Introduction Kindergarten children are one of the vulnerable groups affected by road traffic injury. There are no laws in Uganda for transporting children. This study reviews known risk factors for transporting Kindergarten children in Uganda.
Methods 38 sampled kindergartens were identified from a city council school list and stratified by location. Children were observed for seven consecutive schools days in urban Kampala. Trained research assistants observed transport means, safety belt use, car restraint use and seating position. Frequency analysis was done.

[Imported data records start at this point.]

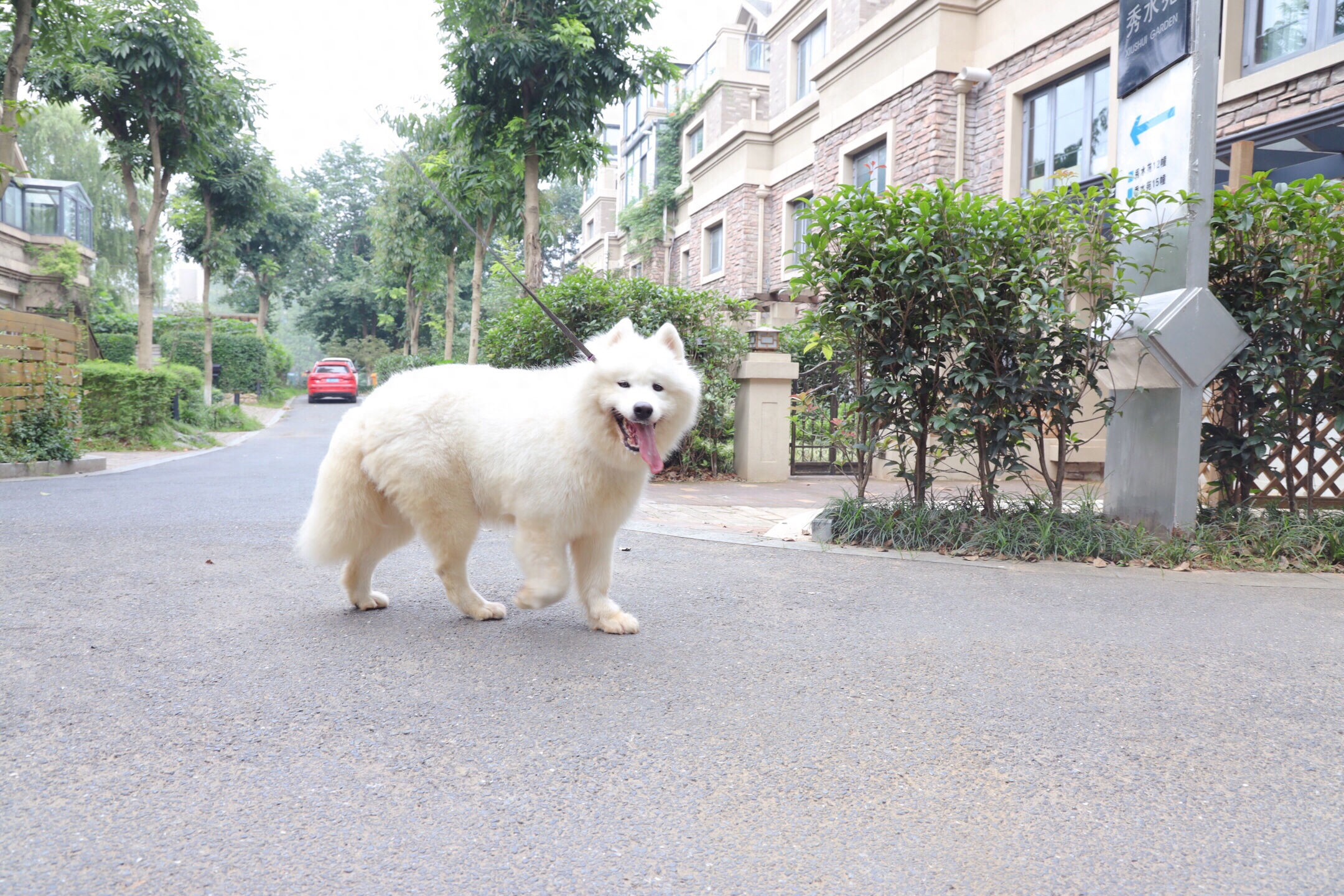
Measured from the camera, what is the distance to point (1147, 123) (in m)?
6.99

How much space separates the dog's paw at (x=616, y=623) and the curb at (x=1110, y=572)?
1.85m

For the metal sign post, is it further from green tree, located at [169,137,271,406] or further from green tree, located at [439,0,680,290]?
green tree, located at [169,137,271,406]

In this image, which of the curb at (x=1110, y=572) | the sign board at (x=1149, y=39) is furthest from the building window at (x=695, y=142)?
the curb at (x=1110, y=572)

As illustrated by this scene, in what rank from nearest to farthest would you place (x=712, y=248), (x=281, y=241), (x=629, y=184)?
(x=712, y=248) < (x=281, y=241) < (x=629, y=184)

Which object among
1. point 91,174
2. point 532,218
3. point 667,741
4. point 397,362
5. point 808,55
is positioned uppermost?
point 808,55

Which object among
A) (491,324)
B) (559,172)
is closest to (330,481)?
(491,324)

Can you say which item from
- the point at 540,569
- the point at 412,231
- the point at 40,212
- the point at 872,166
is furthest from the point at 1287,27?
the point at 40,212

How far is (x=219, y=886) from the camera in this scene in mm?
2068

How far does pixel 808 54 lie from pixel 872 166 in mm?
6912

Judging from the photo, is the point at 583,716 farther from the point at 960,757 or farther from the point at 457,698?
the point at 960,757

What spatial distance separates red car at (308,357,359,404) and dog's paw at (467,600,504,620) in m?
34.7

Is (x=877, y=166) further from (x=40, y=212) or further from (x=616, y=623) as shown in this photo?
(x=40, y=212)

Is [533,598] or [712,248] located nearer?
[533,598]

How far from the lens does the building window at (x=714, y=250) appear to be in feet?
92.5
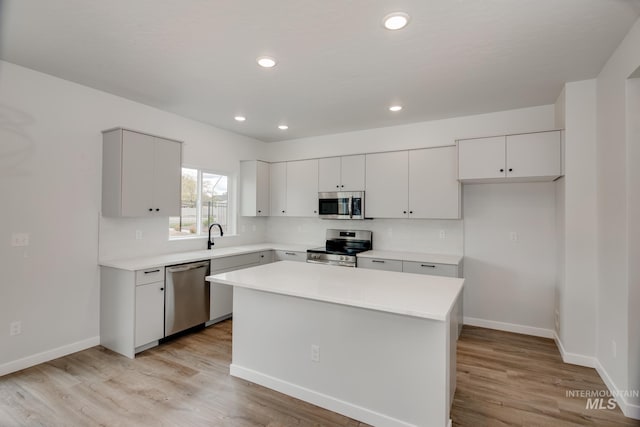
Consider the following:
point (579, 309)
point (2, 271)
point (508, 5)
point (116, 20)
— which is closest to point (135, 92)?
point (116, 20)

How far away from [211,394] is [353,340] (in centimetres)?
123

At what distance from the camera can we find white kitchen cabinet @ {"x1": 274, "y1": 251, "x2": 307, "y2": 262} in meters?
4.68

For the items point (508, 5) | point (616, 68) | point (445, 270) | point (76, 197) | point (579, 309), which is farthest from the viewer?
point (445, 270)

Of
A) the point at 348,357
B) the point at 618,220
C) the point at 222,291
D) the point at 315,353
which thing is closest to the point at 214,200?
the point at 222,291

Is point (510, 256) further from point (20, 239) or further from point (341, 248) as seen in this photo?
point (20, 239)

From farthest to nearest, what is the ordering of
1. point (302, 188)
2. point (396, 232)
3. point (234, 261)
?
point (302, 188)
point (396, 232)
point (234, 261)

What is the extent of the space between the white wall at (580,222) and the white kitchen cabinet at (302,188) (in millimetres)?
3057

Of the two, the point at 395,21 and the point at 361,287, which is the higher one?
the point at 395,21

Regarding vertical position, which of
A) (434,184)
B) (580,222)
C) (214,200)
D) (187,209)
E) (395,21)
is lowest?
(580,222)

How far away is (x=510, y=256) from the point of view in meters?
3.89

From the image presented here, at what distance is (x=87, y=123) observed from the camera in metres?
3.27

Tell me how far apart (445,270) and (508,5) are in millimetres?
2571

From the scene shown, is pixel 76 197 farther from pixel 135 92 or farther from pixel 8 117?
pixel 135 92

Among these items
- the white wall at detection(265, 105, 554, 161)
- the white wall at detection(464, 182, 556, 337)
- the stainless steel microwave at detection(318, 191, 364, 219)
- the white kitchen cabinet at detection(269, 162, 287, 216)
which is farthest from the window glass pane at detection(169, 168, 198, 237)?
the white wall at detection(464, 182, 556, 337)
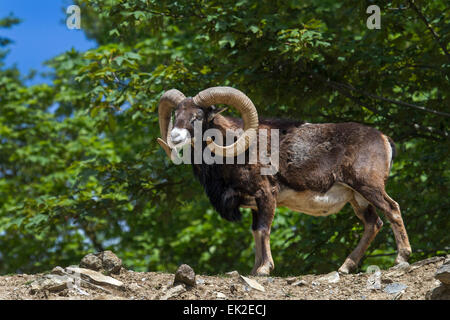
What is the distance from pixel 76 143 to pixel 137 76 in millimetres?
9459

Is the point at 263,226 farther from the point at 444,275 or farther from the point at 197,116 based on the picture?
the point at 444,275

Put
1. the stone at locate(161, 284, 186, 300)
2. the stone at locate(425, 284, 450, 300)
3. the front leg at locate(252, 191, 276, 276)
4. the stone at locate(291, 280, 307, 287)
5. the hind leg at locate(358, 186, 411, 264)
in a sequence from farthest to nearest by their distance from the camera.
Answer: the front leg at locate(252, 191, 276, 276) → the hind leg at locate(358, 186, 411, 264) → the stone at locate(291, 280, 307, 287) → the stone at locate(161, 284, 186, 300) → the stone at locate(425, 284, 450, 300)

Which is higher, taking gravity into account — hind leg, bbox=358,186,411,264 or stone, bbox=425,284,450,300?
hind leg, bbox=358,186,411,264

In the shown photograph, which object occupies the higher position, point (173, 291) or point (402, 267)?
point (173, 291)

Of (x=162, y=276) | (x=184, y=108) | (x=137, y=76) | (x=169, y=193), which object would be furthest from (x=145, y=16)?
(x=162, y=276)

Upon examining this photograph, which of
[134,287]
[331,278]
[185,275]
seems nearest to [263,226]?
[331,278]

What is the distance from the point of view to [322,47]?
12.5 meters

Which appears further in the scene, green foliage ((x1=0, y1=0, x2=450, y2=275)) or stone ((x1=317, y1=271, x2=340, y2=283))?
green foliage ((x1=0, y1=0, x2=450, y2=275))

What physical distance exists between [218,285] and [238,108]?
310cm

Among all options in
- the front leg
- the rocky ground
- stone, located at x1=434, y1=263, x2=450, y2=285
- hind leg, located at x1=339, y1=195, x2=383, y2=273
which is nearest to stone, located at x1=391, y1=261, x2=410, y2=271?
the rocky ground

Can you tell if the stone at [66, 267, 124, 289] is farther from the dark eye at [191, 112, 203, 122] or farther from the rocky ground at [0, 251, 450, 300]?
the dark eye at [191, 112, 203, 122]

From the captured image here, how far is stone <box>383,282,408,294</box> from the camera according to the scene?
321 inches

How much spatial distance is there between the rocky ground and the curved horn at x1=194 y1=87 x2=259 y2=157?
214cm

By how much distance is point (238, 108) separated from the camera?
1034 cm
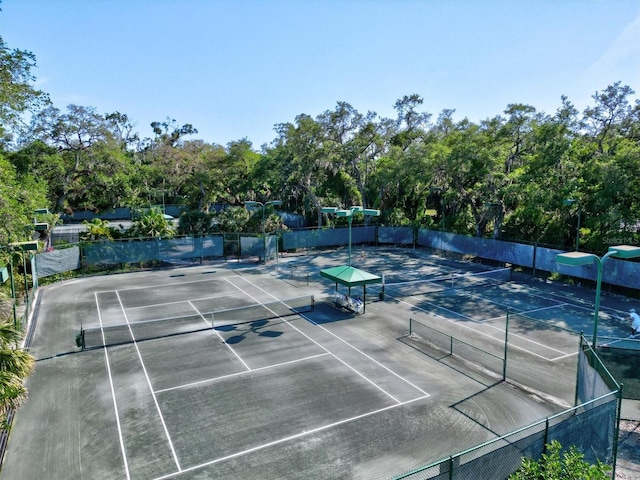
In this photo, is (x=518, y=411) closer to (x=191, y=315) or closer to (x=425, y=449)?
(x=425, y=449)

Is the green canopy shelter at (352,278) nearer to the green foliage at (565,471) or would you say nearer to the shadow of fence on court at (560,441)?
the shadow of fence on court at (560,441)

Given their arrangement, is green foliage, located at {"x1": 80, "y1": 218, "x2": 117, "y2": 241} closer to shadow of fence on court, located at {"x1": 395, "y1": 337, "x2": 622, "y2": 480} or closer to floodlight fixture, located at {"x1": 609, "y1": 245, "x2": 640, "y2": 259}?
shadow of fence on court, located at {"x1": 395, "y1": 337, "x2": 622, "y2": 480}

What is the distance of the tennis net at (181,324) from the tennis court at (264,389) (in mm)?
97

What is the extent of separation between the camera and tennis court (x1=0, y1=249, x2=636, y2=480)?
1138 centimetres

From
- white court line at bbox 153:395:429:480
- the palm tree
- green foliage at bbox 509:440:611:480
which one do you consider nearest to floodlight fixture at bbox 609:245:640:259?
white court line at bbox 153:395:429:480

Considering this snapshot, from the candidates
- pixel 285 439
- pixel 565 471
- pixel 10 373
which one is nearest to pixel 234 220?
pixel 10 373

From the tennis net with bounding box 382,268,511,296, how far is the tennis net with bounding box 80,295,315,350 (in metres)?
6.16

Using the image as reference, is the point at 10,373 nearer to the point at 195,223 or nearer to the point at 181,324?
the point at 181,324

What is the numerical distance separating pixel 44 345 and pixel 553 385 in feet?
66.5

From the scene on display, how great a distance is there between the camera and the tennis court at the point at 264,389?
1138 centimetres

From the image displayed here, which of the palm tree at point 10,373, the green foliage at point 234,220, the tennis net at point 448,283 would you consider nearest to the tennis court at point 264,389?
the palm tree at point 10,373

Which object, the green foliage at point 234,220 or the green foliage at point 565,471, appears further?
the green foliage at point 234,220

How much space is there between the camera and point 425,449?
11.6 metres

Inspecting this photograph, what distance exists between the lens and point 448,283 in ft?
95.6
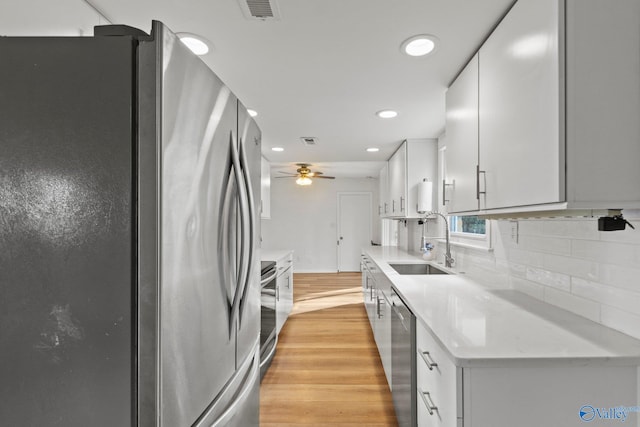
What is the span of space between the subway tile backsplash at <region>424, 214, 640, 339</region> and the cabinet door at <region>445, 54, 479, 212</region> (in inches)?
14.3

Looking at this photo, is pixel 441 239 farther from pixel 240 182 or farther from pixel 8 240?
pixel 8 240

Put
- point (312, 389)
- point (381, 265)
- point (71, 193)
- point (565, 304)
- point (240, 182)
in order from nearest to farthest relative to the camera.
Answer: point (71, 193) → point (240, 182) → point (565, 304) → point (312, 389) → point (381, 265)

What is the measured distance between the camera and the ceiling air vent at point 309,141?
3.57 meters

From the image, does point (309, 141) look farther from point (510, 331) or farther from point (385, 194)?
point (510, 331)

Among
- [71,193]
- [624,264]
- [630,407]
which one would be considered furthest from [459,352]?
[71,193]

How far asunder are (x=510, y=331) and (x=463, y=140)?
1.03m

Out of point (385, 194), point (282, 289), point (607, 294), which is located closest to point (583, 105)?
point (607, 294)

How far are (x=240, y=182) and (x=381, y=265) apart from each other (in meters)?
2.04

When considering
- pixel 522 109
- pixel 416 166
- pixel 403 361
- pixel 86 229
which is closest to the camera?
pixel 86 229

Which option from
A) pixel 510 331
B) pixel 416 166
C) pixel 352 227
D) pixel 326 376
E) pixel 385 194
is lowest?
pixel 326 376

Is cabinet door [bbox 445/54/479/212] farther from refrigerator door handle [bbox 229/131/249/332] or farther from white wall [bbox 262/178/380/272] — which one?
white wall [bbox 262/178/380/272]

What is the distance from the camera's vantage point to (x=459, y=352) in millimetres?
1048

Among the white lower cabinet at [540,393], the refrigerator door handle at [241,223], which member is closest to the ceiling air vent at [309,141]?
the refrigerator door handle at [241,223]

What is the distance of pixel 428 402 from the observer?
1.35 meters
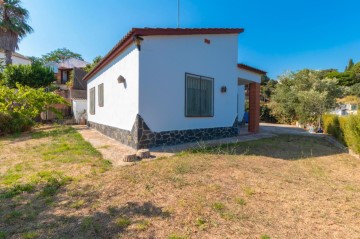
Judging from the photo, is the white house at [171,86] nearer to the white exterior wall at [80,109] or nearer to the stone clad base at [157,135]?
the stone clad base at [157,135]

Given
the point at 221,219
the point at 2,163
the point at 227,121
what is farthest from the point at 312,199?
the point at 2,163

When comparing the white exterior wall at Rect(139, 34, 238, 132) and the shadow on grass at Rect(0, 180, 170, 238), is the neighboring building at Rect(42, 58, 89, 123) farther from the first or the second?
the shadow on grass at Rect(0, 180, 170, 238)

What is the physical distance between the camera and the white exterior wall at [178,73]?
25.7 ft

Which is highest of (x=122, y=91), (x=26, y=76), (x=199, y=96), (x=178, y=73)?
(x=26, y=76)

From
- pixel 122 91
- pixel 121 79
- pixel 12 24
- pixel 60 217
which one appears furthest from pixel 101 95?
pixel 12 24

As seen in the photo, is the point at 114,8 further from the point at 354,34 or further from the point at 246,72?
the point at 354,34

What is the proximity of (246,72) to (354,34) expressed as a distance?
33.0ft

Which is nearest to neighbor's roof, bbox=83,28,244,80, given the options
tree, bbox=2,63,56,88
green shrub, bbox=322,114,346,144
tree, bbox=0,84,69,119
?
tree, bbox=0,84,69,119

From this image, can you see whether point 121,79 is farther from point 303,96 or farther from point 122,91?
point 303,96

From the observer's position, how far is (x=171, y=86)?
842cm

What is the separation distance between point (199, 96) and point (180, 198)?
6188mm

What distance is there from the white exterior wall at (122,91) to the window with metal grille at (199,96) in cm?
222

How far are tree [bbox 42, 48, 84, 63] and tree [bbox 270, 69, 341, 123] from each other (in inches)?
2133

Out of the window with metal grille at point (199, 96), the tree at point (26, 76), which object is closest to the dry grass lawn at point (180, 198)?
the window with metal grille at point (199, 96)
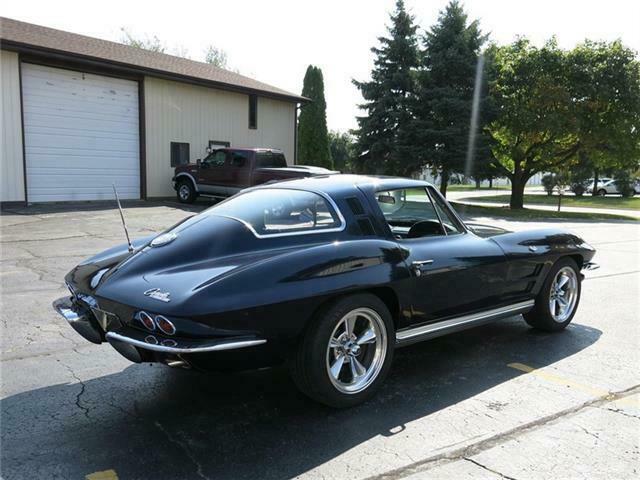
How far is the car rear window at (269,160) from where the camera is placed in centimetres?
1686

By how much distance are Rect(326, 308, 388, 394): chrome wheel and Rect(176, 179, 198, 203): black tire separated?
15.3m

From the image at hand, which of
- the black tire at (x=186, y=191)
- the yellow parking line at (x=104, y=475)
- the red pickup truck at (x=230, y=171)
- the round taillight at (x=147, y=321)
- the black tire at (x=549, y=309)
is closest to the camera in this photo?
the yellow parking line at (x=104, y=475)

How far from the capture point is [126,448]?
2822 mm

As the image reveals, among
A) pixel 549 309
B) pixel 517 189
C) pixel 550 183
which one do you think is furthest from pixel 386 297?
pixel 550 183

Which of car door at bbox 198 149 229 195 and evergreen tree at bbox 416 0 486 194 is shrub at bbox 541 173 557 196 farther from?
car door at bbox 198 149 229 195

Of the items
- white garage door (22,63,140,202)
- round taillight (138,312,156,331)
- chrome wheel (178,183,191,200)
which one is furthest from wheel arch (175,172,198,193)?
round taillight (138,312,156,331)

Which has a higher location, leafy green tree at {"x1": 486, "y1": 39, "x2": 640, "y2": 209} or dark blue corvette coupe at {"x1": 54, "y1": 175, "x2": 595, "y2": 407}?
leafy green tree at {"x1": 486, "y1": 39, "x2": 640, "y2": 209}

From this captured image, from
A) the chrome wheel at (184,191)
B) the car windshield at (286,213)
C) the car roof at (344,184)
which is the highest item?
the car roof at (344,184)

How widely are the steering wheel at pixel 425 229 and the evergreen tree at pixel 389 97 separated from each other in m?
21.7

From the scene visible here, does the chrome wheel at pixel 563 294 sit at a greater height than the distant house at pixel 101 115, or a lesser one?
lesser

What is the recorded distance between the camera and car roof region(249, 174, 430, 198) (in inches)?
150

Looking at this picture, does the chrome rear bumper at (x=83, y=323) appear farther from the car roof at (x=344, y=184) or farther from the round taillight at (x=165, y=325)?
the car roof at (x=344, y=184)

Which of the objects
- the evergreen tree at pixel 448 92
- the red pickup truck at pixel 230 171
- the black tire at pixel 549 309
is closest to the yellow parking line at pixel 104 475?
the black tire at pixel 549 309

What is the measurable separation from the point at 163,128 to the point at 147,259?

Results Children 40.1% were dropped in motorcars, 11.5% by motorcycles, while others walked. 92% used private cars, 6.4% passenger service cars, 1.2% school vans, 1.0% cabs and 0.2% truck. 63.4% of drivers who dropped children used seat belts. 8% of children used car seats. 89% were sitting, 9.5% standing, 1% carried while 0.5% sleeping. Children (61.8%) sat at the back, 33.7% at the front, while 4.5% sat between front and back seats. Children (80.7%) were received by an adult. 99% of motorcycle child passengers did not wear helmets. Motorcyclists (65%) who dropped children wore helmets. 71% riders had one child passenger, 27.3% had two passengers, 1.7% had three passengers.
Discussion and conclusion Motorised transport in Uganda is very unsafe for kindergarten children and it requires regulation particularly on the usage of safety belts, helmets and car restraints.